Sapnap hums. "Yeah, we'll make it work around your job or whatever."
"Don't exactly… yeah," George says. "Thanks. I guess I don't even know what you're up to these days."
"Same old, same old," Sapnap says. "Kind of."
"Streaming?" George asks. Maybe he shouldn't be surprised by that. Sapnap was still doing it the last time he'd had a mind to check in but that had been a while ago.
"Yeah," Sapnap says. "Still riding the wave til it gives out. Hasn't yet."
"No it's good," George says. "Sorry I wasn't— It's cool. That you are."
"The new kids are wild," Sapnap says. "Nothing like we were."
"I don't think anything is like we were," George says. He regrets it immediately, because it comes out all wistful and longing.
He's not still pining for his old life. He's not. There is nothing left to salvage.
"You should come on stream when you get here," Sapnap says. "It would be epic. People would freak the fuck out."
"I don't know," George says. "I'm not sure anyone still remembers me."
"Are you kidding?" Sapnap asks. "I get sick of hearing about you guys."
You guys. This time, George knows exactly who Sapnap is referring to.
"Maybe," George says. He can't handle much more than that.
The sensible thing would be to clarify his visit as just that, a mad whim he'd concocted from a box of memorabilia of a life he's no longer living. A frivolity. But instead he leaves the possibility on the table, an open door he could walk through if he wanted.
He's got dangerous ideas of what would happen if he did, though.
When they hang up, the thick silence of his house feels less like a hollow ringing of his empty life, and more like the quiet expectation before a storm. A low buzz has started, somewhere deep within him, with no telling what the crescendo will be.
He packs everything back into the shoebox, neatly stacking it all side by side and placing it back in his wardrobe. Save for the elephant, which he props up on his bedside table. It's kind of like a promise to himself, to see this through. A visual reminder of the thing he's set in motion.
Next is the tickets. He toys around looking for deals the way that he used to but somewhere between trawling the deals pages and adding up hotel packages he thinks, fuck it. He did this once, tried to think of the best way to do it, the most sensible. He towed the line and filled in the forms and waited, fucking waited, until it all blew up in front of him.
It's crossed his mind before, to wonder what would have happened if he'd thrown caution to the wind then.
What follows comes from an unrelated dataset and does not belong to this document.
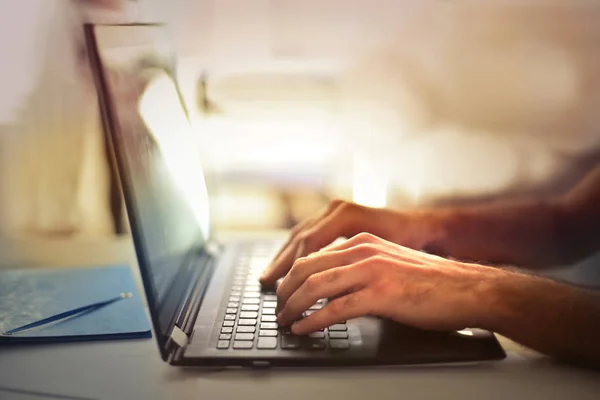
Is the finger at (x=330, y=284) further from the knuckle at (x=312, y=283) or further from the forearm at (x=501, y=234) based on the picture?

If he'd let go of his obsession with a permanent stay and just, gone, been there. If he'd been by Dream's side when everything—
He might not have made any difference at all. But it still plagues him. He still wonders.
He buys a first class ticket and a fancy hotel. He spends the money that Shay helped him make and sends him an email with a screenshot of the booking screen.
I'm going, he says. Happy?
I am, Shay fires back almost instantly. But more importantly, are you?
Having his financial advisor be the best friend he's got is a little weird. But at least George gets a steady stream of platonic wisdom amongst his monetary endeavors.
Since he's on his computer already, it doesn't take much effort to move over to Twitter.
I'm sick of hearing about you guys, Sapnap had said. People remember him? It's been ten years and a million different accounts since then but George's hands type in his old username and password by muscle memory alone.
He half expects it to have been deactivated, but it's all still there. His stupid profile picture, old words from the person he was all those years ago. Accounts he'd responded to have been deleted, a black hole where his friend used to be, but his are still there. A time capsule to the past.
I'm going to America he writes, and although he isn't simply picking up where he left off, for a few seconds, he can pretend that he is.